→ **Input material**
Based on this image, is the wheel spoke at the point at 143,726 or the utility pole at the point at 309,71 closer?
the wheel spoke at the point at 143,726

==

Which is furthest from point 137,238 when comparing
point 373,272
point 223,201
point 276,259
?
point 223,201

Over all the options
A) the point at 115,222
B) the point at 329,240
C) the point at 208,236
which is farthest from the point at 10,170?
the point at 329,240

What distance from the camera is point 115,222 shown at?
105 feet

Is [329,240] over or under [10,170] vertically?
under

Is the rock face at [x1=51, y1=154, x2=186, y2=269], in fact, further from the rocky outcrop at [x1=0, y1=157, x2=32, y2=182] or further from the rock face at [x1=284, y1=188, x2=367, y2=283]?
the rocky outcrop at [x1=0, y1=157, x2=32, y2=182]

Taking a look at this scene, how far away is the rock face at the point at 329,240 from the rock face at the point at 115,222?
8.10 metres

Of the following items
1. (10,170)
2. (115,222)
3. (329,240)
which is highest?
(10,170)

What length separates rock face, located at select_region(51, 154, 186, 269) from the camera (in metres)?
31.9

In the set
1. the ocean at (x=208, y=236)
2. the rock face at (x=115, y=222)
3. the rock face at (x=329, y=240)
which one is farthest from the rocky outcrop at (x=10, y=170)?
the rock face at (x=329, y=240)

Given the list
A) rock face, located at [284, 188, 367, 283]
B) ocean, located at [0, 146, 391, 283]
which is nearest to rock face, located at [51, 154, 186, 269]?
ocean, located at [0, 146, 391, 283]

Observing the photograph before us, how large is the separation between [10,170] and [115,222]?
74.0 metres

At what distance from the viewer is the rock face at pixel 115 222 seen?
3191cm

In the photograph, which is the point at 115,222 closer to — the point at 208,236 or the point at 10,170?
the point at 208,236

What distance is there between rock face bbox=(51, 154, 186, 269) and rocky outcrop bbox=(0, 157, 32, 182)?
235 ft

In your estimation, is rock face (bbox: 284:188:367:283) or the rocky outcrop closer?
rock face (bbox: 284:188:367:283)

→ **What to produce**
Locate each line in the records that contains the word "metres" and copy those lines out.

→ **Output of the exercise**
8.10 metres
What length separates rock face, located at select_region(51, 154, 186, 269) from the camera (in metres)?
74.0 metres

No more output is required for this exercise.